- _Required work_
1 > In the Seiko Black Monster thread, copy the passage starting with "So, do I leave" and going on through "forum with poll....", but rename "chapter ring" to "bezel insert".
2 > In the Seiko Black Monster thread, what does Javaman365 say is already lined up for the watch?
3 > In the Seiko Black Monster thread, why does jezz59 say an original Orient Beast should be kept without modification?

- _Excerpted text_
|---|

# Seiko Black Monster - Mods And Lume



## Javaman365 (Jul 27, 2009)

Just taken delivery of me Seiko BM.

Slapped it on and thought to myself - "those markers are a bit too green"

Not that it matters as I have a complete dial and hand swap lined up.

But then i went into a store room, which is lit with a couple of skylights.

The lume is super-bright.

I find myself thinking about keeping it stock.... 

The other thing is - with the incoming chapter ring to fit the mods, I got to thinking...do i keep that it's stock aluminium finish, or do i source paint it orange to match sweep tip?

Thoughts really welcomed.


----------



## sparrow (Feb 7, 2009)

leave the BM as nature intended - they're lovely as they are, and modding the faces takes away from them IMO.


----------



## Guest (Nov 26, 2009)

I'd mod it to make it look like an Orient Beast :tongue2: h34r:


----------



## wookie (Apr 27, 2009)

avidfan said:


> I'd mod it to make it look like an Orient Beast :tongue2: h34r:


I agree, someone may try and rob you if they think it's seiko, the orient is a much safer option :wink2:


----------



## Javaman365 (Jul 27, 2009)

I'm not feeling the Orient look that much.

This is the dial and face (yes, i know it's upside down....I've been drinking lots of columbian)










So, do I leave the incoming chapter ring stock, or paint it orange as well?

Either way, it still leave the strap colour question as well, but that's in the strap forum with poll....


----------



## jezz59 (Nov 1, 2009)

You Seiko Monster enthusiasts are an odd bunch, all you seem want to do is modify them! Heres my humble suggestion,track down a new or mint original Orient beast (getting harder now I know ) and keep it!!!

No need to mod it cos its that good!


----------



## sparrow (Feb 7, 2009)

jezz59 said:


> You Seiko Monster enthusiasts are an odd bunch, all you seem want to do is modify them! Heres my humble suggestion,track down a new or mint original Orient beast (getting harder now I know ) and keep it!!!
> 
> No need to mod it cos its that good!


I prefer them left alone IMHO


----------



## Openended (Nov 4, 2009)

I think I'd agree and have at least one standard example and however many mods as you like


----------



## zed (Sep 17, 2009)

|---|

- _Entries shown_

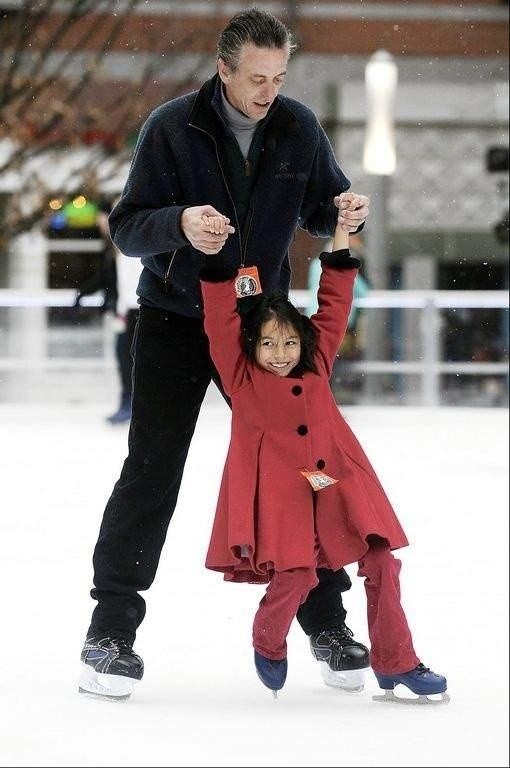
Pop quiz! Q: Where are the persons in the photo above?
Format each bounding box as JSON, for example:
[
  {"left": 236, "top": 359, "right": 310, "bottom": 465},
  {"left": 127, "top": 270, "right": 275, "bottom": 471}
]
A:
[
  {"left": 79, "top": 6, "right": 372, "bottom": 681},
  {"left": 70, "top": 193, "right": 145, "bottom": 425},
  {"left": 199, "top": 191, "right": 448, "bottom": 695}
]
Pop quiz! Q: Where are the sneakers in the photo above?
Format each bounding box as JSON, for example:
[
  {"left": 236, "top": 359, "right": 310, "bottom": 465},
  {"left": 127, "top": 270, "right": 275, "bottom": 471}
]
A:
[
  {"left": 310, "top": 623, "right": 370, "bottom": 671},
  {"left": 373, "top": 663, "right": 448, "bottom": 696},
  {"left": 254, "top": 649, "right": 287, "bottom": 690},
  {"left": 107, "top": 410, "right": 131, "bottom": 424},
  {"left": 81, "top": 632, "right": 145, "bottom": 682}
]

|---|

- _Responses per task_
1 >
So, do I leave the incoming bezel insert stock, or paint it orange as well?

Either way, it still leave the strap colour question as well, but that's in the strap forum with poll....

2 > A complete dial and hand swap.

3 > Because it is that good, so there is no need to mod it.